Islamic State (Isis) militants are destroying TV satellites and receivers in parts of Syria controlled by the jihadist group to prevent people watching foreign channels. Militants entered homes in the Syrian town of Al Shaddadi in Hasaka Province, and destroyed television equipment, after pro-IS imams condemned watching television, claiming it spread information that is "incorrect, baseless and false".
"They are entering houses by force to destroy dishes and satellite receivers," one witness from Al Shaddadi told RFE/RL, with other witnesses and activists corroborating the account. One activist said the extremist Sunni organisation would soon implement the ban in Raqqa, its de facto capital in Syria.

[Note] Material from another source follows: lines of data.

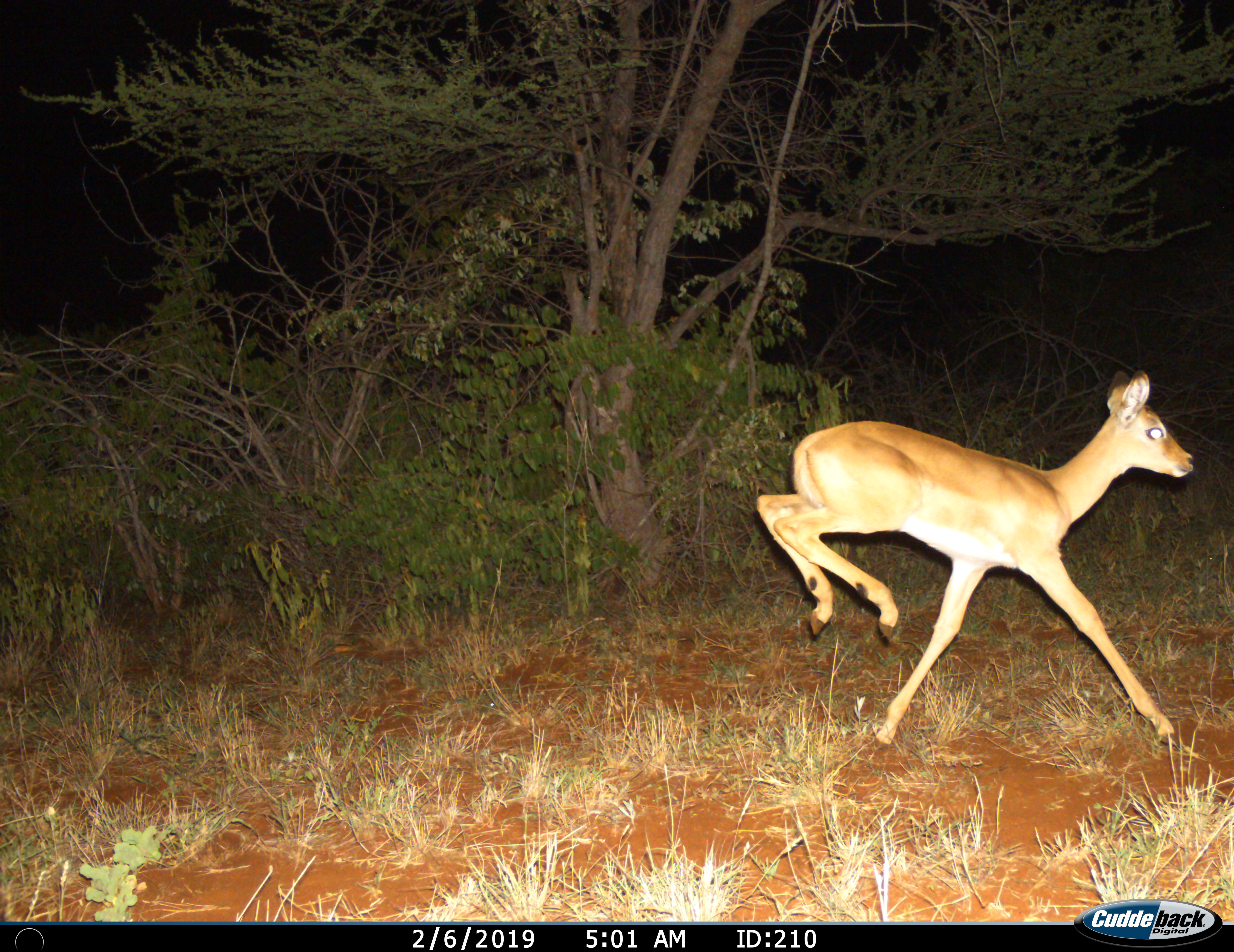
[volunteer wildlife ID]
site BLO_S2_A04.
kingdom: Animalia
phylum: Chordata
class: Mammalia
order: Artiodactyla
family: Bovidae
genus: Aepyceros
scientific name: Aepyceros melampus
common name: impala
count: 1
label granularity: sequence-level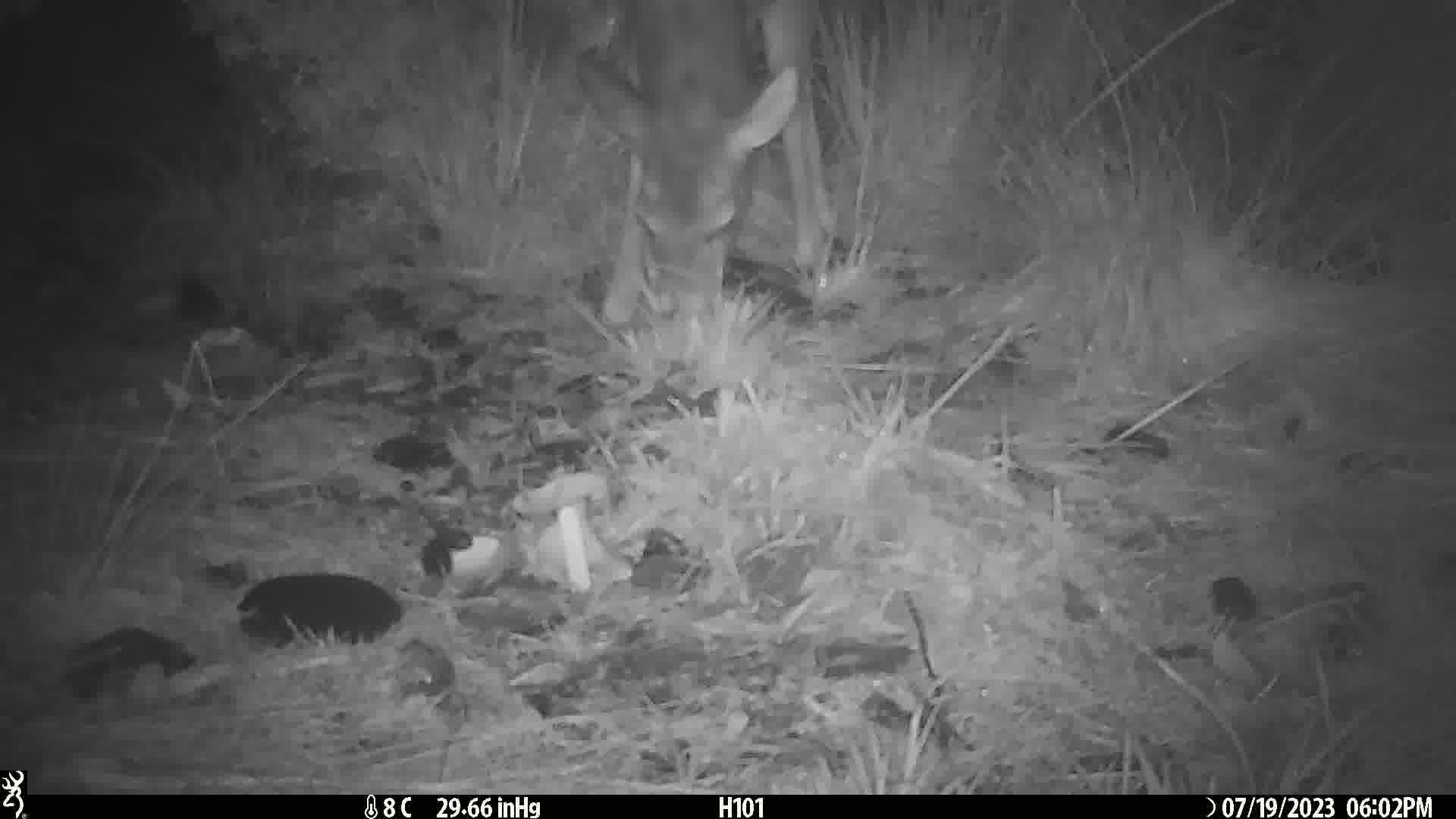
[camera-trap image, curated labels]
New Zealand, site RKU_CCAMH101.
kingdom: Animalia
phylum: Chordata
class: Mammalia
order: Artiodactyla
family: Cervidae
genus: Odocoileus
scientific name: Odocoileus virginianus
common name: white-tailed deer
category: white tailed deer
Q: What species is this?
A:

"There is nothing that IS cannot implement. All it takes is to chop off the head of one or two people under the pretext of watching television and the whole city would be disciplined," Anwar al-Khodar, a lawyer and activist from Raqqa who fled to Turkey, told Arab Weekly.
"No one would then dare go near a television set. One would even break his own television set in order to prevent any member of his family from using it."
A pro-Isis imam at the Al Fawwaz Mosque in Raqqa told the congregation on August 7 not to watch television, though no formal decree banning TV has yet been issued.
"He told people gathered for the Friday prayer that the news aired by Al-Jazeera and Al-Arabiya and other channels is incorrect, baseless, and false and that's why there will be a decision to forbid people to watch TV," a Raqqa resident talking under the pseudonym Mohammed al-Ali for his safety told RFE/RL, adding that the imam said that the only programmes permitted would be broadcasts of the Koran being recited.
In its campaign to control access to information, IS has set up special cinema booths in parts of the Syrian city Aleppo it has seized and Raqqa broadcasting propaganda videos and films of executions, including the incineration of Jordanian pilot Moaz al-Kasasbeh in February.
IS operates a radio station called Al-Bayan in Mosul, its centre of operations in Iraq, and in July banned private internet access in Raqqa, with internet access now restricted to cafes monitored by militants.